抽出本文:
==========

1904年生まれで、生前は米国の最高齢者であったレッシー・ブラウン(Lessie Brown)さんが2019年1月8日に亡くなりました。114歳でした。
彼女の家族によると、ブラウンさんが長生きした理由の一つは「よくサツマイモを食べていたことだ」と言います。
サツマイモは「長寿の食べ物」
111歳まで、彼女はほとんど毎日1個のサツマイモを食べていたそうです。
明代の医学者である李時珍は、その著書『本草綱目』の中で、「海で生きる漁民には長寿の人が多い。それは、五穀を食べないかわりに、サツマイモを食べているからだ」と述べています。
蒸しても焼いてもおいしいサツマイモは、皮が紫色で、身は脂のように白く、中国の南方ではこれを主食の一つとして食べています。
漢方医学では、サツマイモは脾臓と腎臓の経絡に帰結します。

==========

練習問題:
1. サツマイモと長寿に関する本文をもとに、次の問いに答えてください。
(a) レッシー・ブラウンさんは何年に生まれましたか。
(b) 111歳まで、ブラウンさんはほとんど毎日何を食べていましたか。
(c) 李時珍の著書の名は何ですか。
2. サツマイモと長寿に関する本文から、算用数字で書かれた表現を単位ごとすべて抜き出してください。
3. サツマイモと長寿に関する本文の最後の文に続けて、文章を書き進めてください。

==========

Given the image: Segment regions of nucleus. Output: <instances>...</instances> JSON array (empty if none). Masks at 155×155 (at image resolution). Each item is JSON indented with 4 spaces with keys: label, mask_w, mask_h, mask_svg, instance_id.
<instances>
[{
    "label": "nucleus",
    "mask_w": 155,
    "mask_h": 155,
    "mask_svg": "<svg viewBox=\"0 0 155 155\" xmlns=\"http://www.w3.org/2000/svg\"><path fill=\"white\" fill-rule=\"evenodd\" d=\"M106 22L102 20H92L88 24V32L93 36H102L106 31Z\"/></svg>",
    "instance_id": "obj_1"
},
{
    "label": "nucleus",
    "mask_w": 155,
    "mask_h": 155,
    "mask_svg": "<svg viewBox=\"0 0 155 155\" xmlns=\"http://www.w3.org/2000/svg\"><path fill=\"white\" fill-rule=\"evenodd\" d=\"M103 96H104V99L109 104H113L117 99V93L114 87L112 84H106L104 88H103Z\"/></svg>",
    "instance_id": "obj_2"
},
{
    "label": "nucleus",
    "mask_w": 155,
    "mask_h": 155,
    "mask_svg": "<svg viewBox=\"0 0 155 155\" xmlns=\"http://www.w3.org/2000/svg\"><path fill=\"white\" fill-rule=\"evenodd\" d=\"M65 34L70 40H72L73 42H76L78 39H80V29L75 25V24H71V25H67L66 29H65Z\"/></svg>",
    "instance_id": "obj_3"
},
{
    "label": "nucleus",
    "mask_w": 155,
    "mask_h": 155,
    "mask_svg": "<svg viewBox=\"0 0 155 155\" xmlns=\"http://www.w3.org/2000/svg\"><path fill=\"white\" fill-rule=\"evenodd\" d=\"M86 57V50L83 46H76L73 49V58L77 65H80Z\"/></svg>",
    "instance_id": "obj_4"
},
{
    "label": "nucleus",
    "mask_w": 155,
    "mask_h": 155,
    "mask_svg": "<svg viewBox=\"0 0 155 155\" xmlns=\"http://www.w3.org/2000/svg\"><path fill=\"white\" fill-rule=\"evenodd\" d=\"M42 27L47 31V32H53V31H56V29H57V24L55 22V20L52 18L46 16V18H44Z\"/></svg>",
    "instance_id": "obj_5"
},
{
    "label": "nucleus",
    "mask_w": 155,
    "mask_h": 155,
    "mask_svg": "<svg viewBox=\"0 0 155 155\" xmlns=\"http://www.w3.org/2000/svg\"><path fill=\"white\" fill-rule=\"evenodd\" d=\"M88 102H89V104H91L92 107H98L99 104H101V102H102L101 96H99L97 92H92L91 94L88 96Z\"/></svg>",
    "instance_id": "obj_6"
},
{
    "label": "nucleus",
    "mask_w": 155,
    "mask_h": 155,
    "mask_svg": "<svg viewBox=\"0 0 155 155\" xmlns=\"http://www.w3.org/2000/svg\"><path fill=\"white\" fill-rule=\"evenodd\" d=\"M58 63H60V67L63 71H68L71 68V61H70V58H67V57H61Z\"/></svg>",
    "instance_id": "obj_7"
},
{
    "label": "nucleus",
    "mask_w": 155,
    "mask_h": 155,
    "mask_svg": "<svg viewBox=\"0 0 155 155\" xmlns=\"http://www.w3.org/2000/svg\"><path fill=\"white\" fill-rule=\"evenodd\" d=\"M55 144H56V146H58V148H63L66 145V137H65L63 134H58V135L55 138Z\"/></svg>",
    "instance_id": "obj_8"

==========

解答例:
1.
(a) 1904年
(b) 1個のサツマイモ
(c) 『本草綱目』

2. 1904年、2019年1月8日、114歳、111歳、1個

3.
漢方でいうサツマイモの効能は「補中和血、益気生津、寛胃腸、通便秘」。つまり「体内の血液の流れを順調にし、気(エネルギー)を盛んにするとともに、唾液を分泌して喉を潤し、胃腸を広くゆるやかにして、便秘を通じる」ということです。
そのため、体が重く、だるさを感じている人は、サツマイモを食べると改善効果があります。
世界の長寿者の住まいを訪ね、その生き方をまとめた一書『The Blue Zones Solution』 の著者であるダン・ビュイトナー氏も、「サツマイモは、一部の地域の長寿者の食卓に欠かせない健康的な食物だ」と述べています。
栄養豊富で「満腹感が持続」
サツマイモに含まれる炭水化物は、主に複合式の炭水化物であり、体内に入った後の消化速度が遅いため、満腹感が持続します。これは、血糖値を比較的安定した状態に保てることを意味します。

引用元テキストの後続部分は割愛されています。